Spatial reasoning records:
┌──
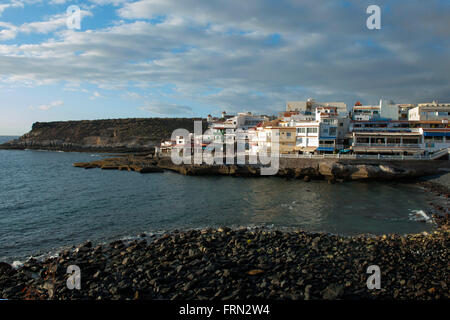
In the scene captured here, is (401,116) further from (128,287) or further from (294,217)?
(128,287)

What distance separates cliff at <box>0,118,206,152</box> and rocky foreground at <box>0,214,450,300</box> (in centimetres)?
7952

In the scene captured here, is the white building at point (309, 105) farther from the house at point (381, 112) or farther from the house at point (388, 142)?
the house at point (388, 142)

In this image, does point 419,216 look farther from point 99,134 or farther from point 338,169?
point 99,134

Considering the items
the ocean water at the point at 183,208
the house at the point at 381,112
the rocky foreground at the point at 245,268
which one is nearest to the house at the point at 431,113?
the house at the point at 381,112

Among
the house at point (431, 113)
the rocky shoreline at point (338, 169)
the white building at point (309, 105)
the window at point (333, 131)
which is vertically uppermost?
the white building at point (309, 105)

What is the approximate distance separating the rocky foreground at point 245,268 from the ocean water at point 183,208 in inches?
98.2

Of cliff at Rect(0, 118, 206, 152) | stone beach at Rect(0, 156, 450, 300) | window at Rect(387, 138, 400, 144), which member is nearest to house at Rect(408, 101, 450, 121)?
window at Rect(387, 138, 400, 144)

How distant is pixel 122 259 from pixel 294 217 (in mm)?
11222

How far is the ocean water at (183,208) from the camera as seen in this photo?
636 inches

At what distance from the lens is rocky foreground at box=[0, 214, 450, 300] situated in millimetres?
9281

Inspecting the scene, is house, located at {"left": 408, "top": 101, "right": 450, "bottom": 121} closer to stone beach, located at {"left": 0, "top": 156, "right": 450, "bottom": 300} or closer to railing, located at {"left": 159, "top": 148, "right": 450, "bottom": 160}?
railing, located at {"left": 159, "top": 148, "right": 450, "bottom": 160}

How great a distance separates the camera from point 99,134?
104062 millimetres

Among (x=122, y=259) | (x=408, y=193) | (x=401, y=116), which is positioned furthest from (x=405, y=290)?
└──
→ **WHAT NEEDS TO BE DONE**
All of the lines above should be retyped precisely, apart from the pictures.

→ **RESULT OF THE EXERCISE**
In the scene captured here, is (401,116) further from (128,287) or further from (294,217)?
(128,287)

What distance separates cliff at <box>0,118,206,152</box> and rocky foreground at <box>0,214,450,300</box> (in centimetres)?
7952

In the scene captured here, is the white building at point (309, 105) farther from the house at point (381, 112) or farther from the house at point (388, 142)?
the house at point (388, 142)

In this image, does point 419,216 look farther from point 99,134 or farther from point 338,169?
point 99,134

Considering the items
the ocean water at the point at 183,208
the house at the point at 381,112
the rocky foreground at the point at 245,268
which one is nearest to the house at the point at 431,113?
the house at the point at 381,112

Among
the house at point (431, 113)
the rocky shoreline at point (338, 169)
the white building at point (309, 105)
the window at point (333, 131)
which is vertically uppermost?
the white building at point (309, 105)

What is the approximate distance separating the rocky foreground at point 245,268 from the ocean water at point 183,208 in inches?
98.2

Of cliff at Rect(0, 118, 206, 152) | stone beach at Rect(0, 156, 450, 300) | window at Rect(387, 138, 400, 144), which member is nearest to house at Rect(408, 101, 450, 121)?
window at Rect(387, 138, 400, 144)

How distant is pixel 122 259 from pixel 294 217 (in mm)?
11222

How far is the ocean water at (183,208) from the camera as seen in this photo?
636 inches

At what distance from the lens is rocky foreground at box=[0, 214, 450, 300] situated in millimetres?
9281

Inspecting the scene, is house, located at {"left": 408, "top": 101, "right": 450, "bottom": 121} closer to stone beach, located at {"left": 0, "top": 156, "right": 450, "bottom": 300} or closer to railing, located at {"left": 159, "top": 148, "right": 450, "bottom": 160}?
railing, located at {"left": 159, "top": 148, "right": 450, "bottom": 160}

How great a distance separates the camera from point 99,134?
104062 millimetres

Among (x=122, y=259) | (x=408, y=193) | (x=401, y=116), which is positioned furthest from (x=405, y=290)?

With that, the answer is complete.